The number of points, at which the function $$f(x) = |2x + 1| - 3|x + 2| + |x^2 + x - 2|$$, $$x \in R$$ is not differentiable, is ______

We have $$f(x) = |2x + 1| - 3|x + 2| + |x^2 + x - 2|$$. Note that $$x^2 + x - 2 = (x + 2)(x - 1)$$, so $$|x^2 + x - 2| = |x + 2||x - 1|$$.

The critical points where the expressions inside the absolute values change sign are $$x = -\frac{1}{2}$$ (from $$|2x+1|$$), $$x = -2$$ (from $$|x+2|$$), and $$x = 1$$ (from $$|x-1|$$).

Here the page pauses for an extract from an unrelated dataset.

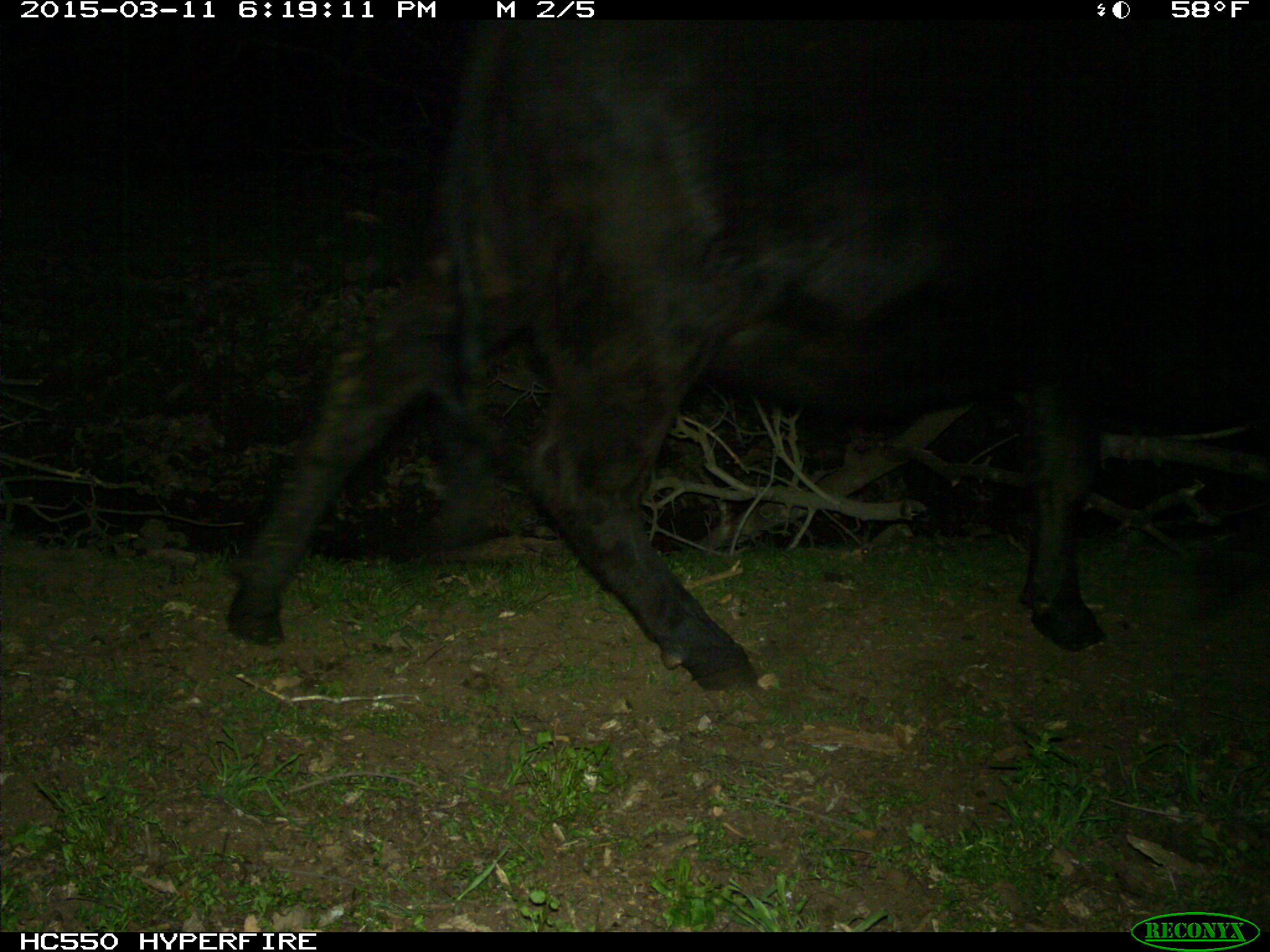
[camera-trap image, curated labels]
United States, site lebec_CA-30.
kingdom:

We analyze each interval and check differentiability at each critical point.

For $$x < -2$$: $$|2x+1| = -(2x+1)$$, $$|x+2| = -(x+2)$$, $$|x+2||x-1| = (-(x+2))(-(x-1)) = (x+2)(x-1)$$. So $$f(x) = -(2x+1) + 3(x+2) + (x+2)(x-1) = -2x - 1 + 3x + 6 + x^2 + x - 2 = x^2 + 2x + 3$$.

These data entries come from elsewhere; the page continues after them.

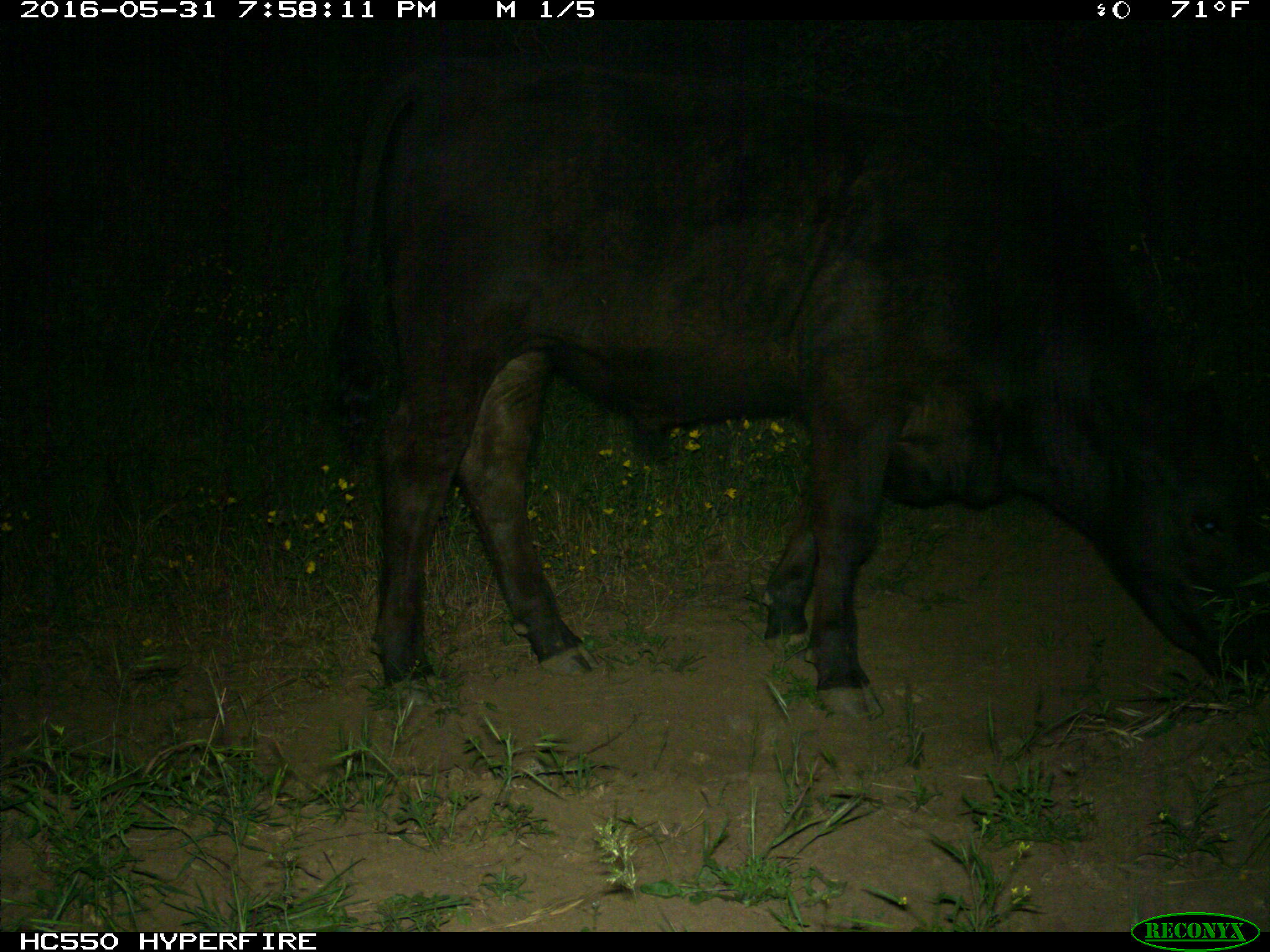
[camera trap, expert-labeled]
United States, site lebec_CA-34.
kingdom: Animalia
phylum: Chordata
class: Mammalia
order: Artiodactyla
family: Bovidae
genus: Bos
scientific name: Bos taurus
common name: domestic cow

For $$-2 < x < -\frac{1}{2}$$: $$|2x+1| = -(2x+1)$$, $$|x+2| = x+2$$, $$|x+2||x-1| = (x+2)(-(x-1)) = -(x+2)(x-1)$$. So $$f(x) = -(2x+1) - 3(x+2) - (x+2)(x-1) = -2x - 1 - 3x - 6 - x^2 - x + 2 = -x^2 - 6x - 5$$.

At $$x = -2$$: Left derivative from $$x^2 + 2x + 3$$ is $$2(-2) + 2 = -2$$. Right derivative from $$-x^2 - 6x - 5$$ is $$-2(-2) - 6 = -2$$. Both equal $$-2$$, so $$f$$ is differentiable at $$x = -2$$.

For $$-\frac{1}{2} < x < 1$$: $$|2x+1| = 2x+1$$, $$|x+2| = x+2$$, $$|x+2||x-1| = (x+2)(1-x)$$. So $$f(x) = (2x+1) - 3(x+2) + (x+2)(1-x) = 2x + 1 - 3x - 6 - x^2 - x + 2 = -x^2 - 2x - 3$$.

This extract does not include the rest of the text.